§ **Problem to work on**:
Copy out the entries word for word, leaving images aside.

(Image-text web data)
━━━

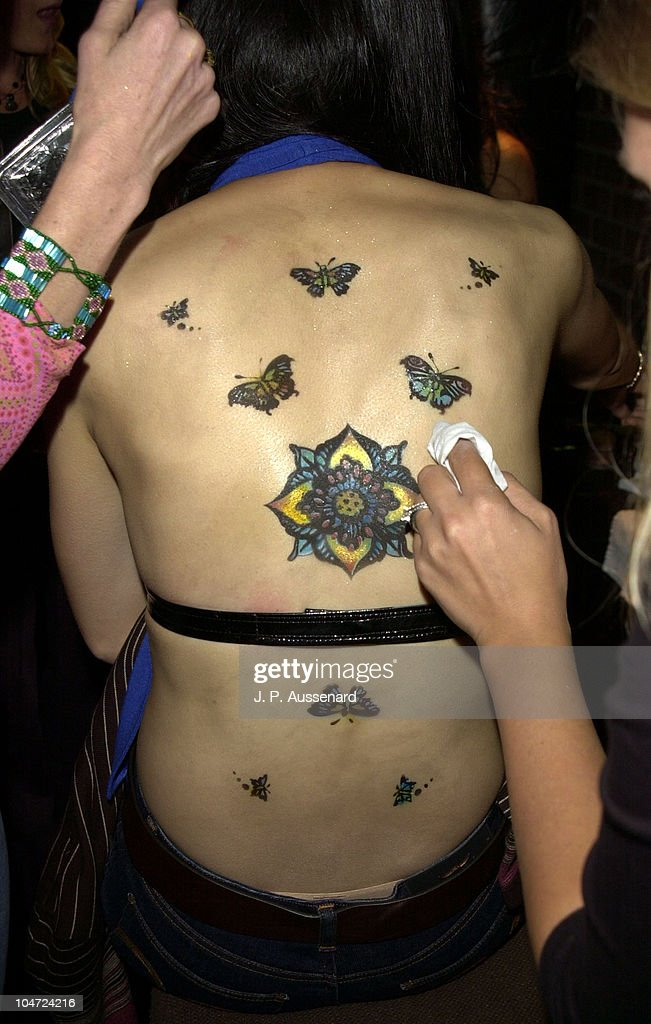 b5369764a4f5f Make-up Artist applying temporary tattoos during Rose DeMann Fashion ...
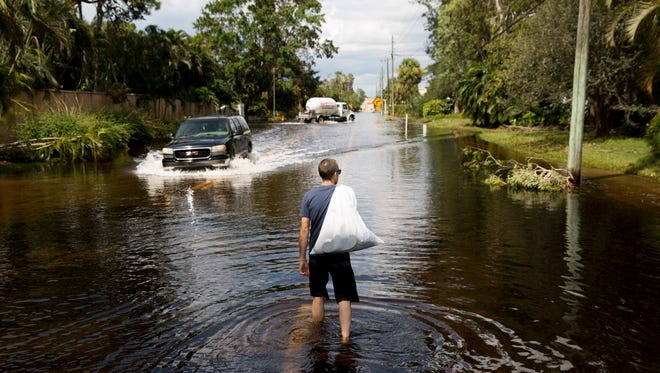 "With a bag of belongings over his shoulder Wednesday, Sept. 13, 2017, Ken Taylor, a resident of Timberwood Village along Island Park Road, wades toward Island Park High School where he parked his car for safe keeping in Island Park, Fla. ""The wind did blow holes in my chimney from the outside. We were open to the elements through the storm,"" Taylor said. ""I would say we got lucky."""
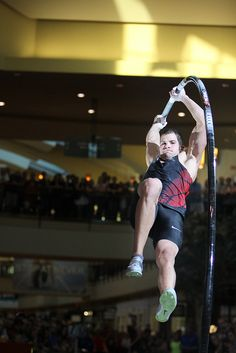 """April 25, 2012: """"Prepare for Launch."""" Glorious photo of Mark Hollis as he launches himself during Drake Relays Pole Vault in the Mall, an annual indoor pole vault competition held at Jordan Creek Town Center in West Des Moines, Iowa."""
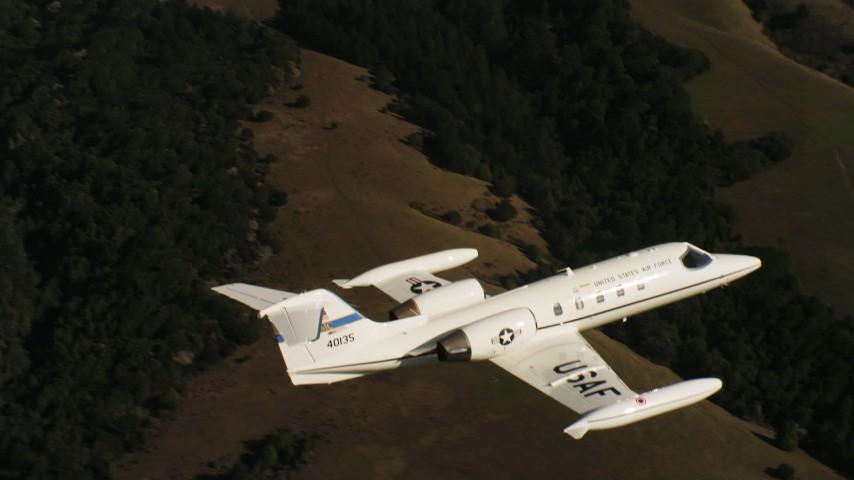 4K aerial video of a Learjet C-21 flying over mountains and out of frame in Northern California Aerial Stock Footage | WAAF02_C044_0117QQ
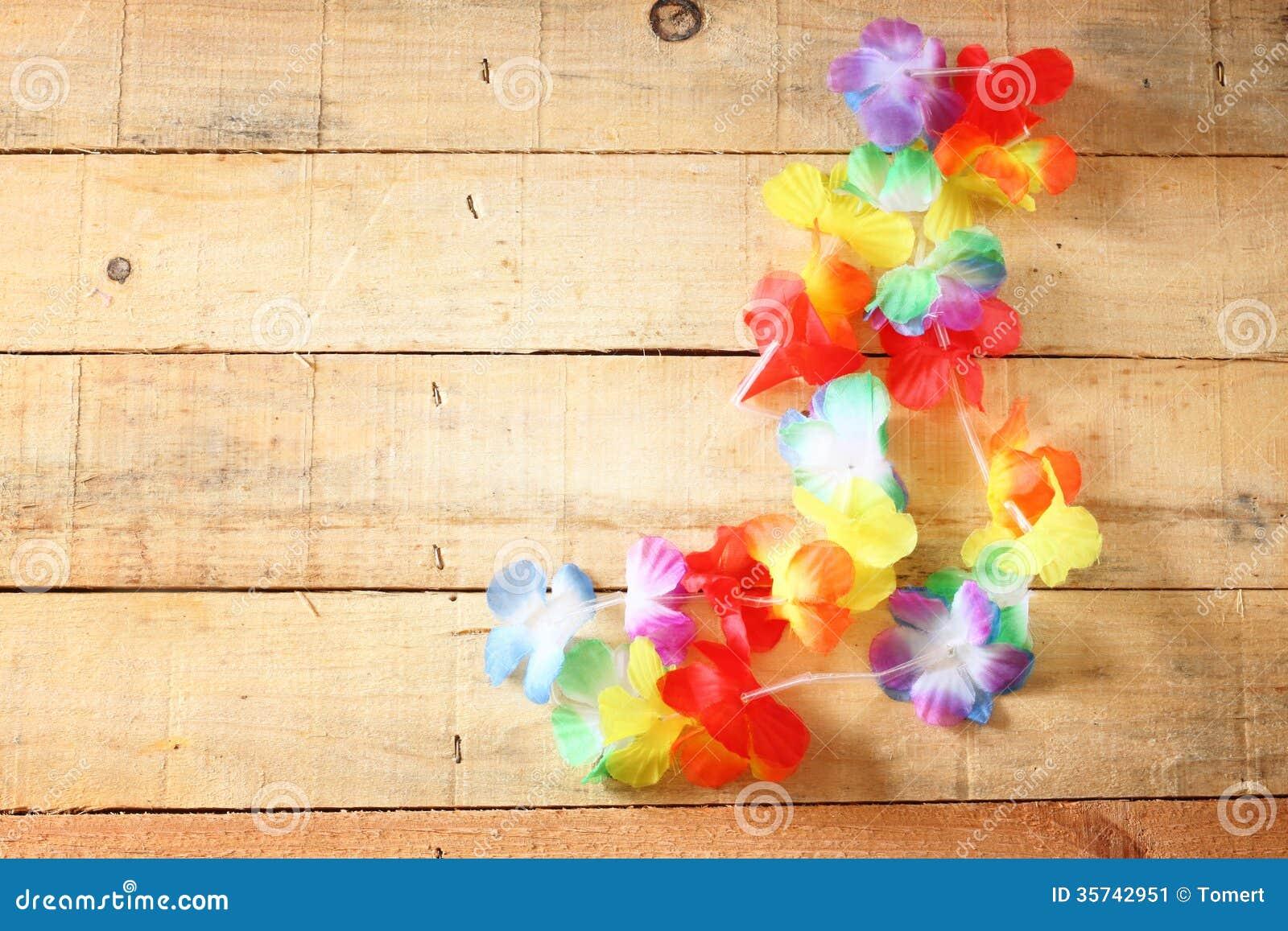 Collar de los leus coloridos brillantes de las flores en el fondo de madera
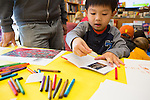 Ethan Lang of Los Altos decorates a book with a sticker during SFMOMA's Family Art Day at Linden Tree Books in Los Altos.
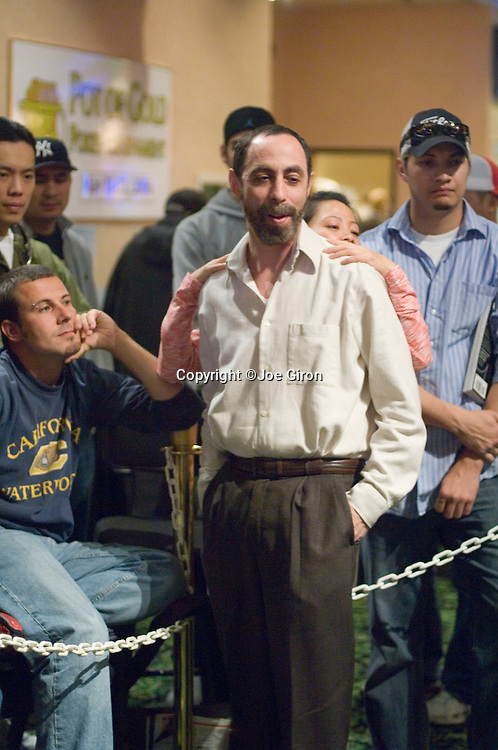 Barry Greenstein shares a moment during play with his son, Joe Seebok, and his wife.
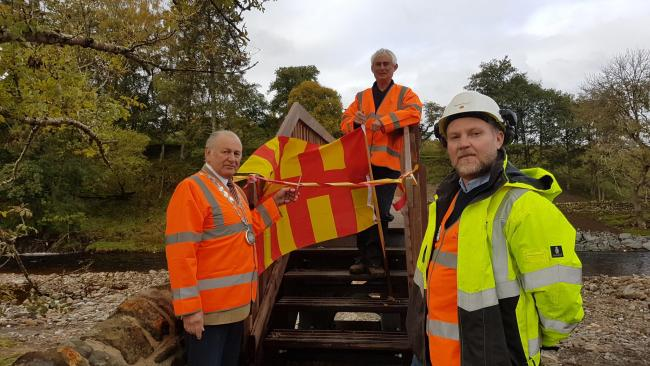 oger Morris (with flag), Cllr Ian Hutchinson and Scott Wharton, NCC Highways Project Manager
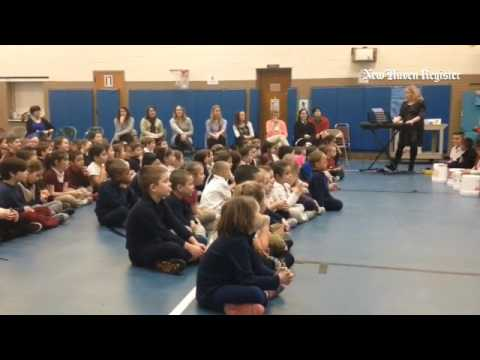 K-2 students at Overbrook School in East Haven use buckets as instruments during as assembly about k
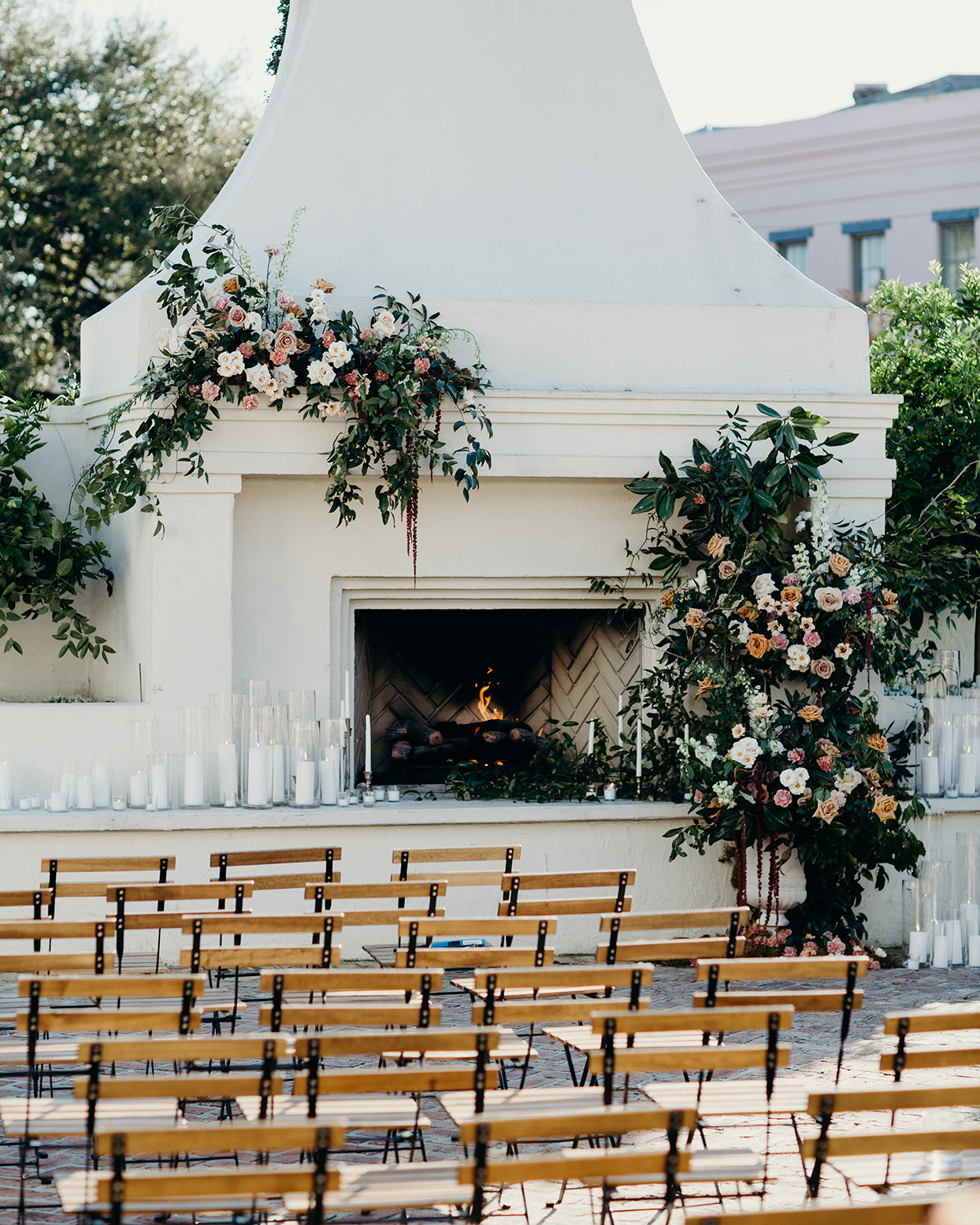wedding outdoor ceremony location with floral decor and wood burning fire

━━━

§ **Output for this exercise**:
 b5369764a4f5f Make-up Artist applying temporary tattoos during Rose DeMann Fashion ...
 "With a bag of belongings over his shoulder Wednesday, Sept. 13, 2017, Ken Taylor, a resident of Timberwood Village along Island Park Road, wades toward Island Park High School where he parked his car for safe keeping in Island Park, Fla. ""The wind did blow holes in my chimney from the outside. We were open to the elements through the storm,"" Taylor said. ""I would say we got lucky."""
 """April 25, 2012: """"Prepare for Launch."""" Glorious photo of Mark Hollis as he launches himself during Drake Relays Pole Vault in the Mall, an annual indoor pole vault competition held at Jordan Creek Town Center in West Des Moines, Iowa."""
 4K aerial video of a Learjet C-21 flying over mountains and out of frame in Northern California Aerial Stock Footage | WAAF02_C044_0117QQ
 Collar de los leus coloridos brillantes de las flores en el fondo de madera
 Ethan Lang of Los Altos decorates a book with a sticker during SFMOMA's Family Art Day at Linden Tree Books in Los Altos.
 Barry Greenstein shares a moment during play with his son, Joe Seebok, and his wife.
 oger Morris (with flag), Cllr Ian Hutchinson and Scott Wharton, NCC Highways Project Manager
 K-2 students at Overbrook School in East Haven use buckets as instruments during as assembly about k
wedding outdoor ceremony location with floral decor and wood burning fire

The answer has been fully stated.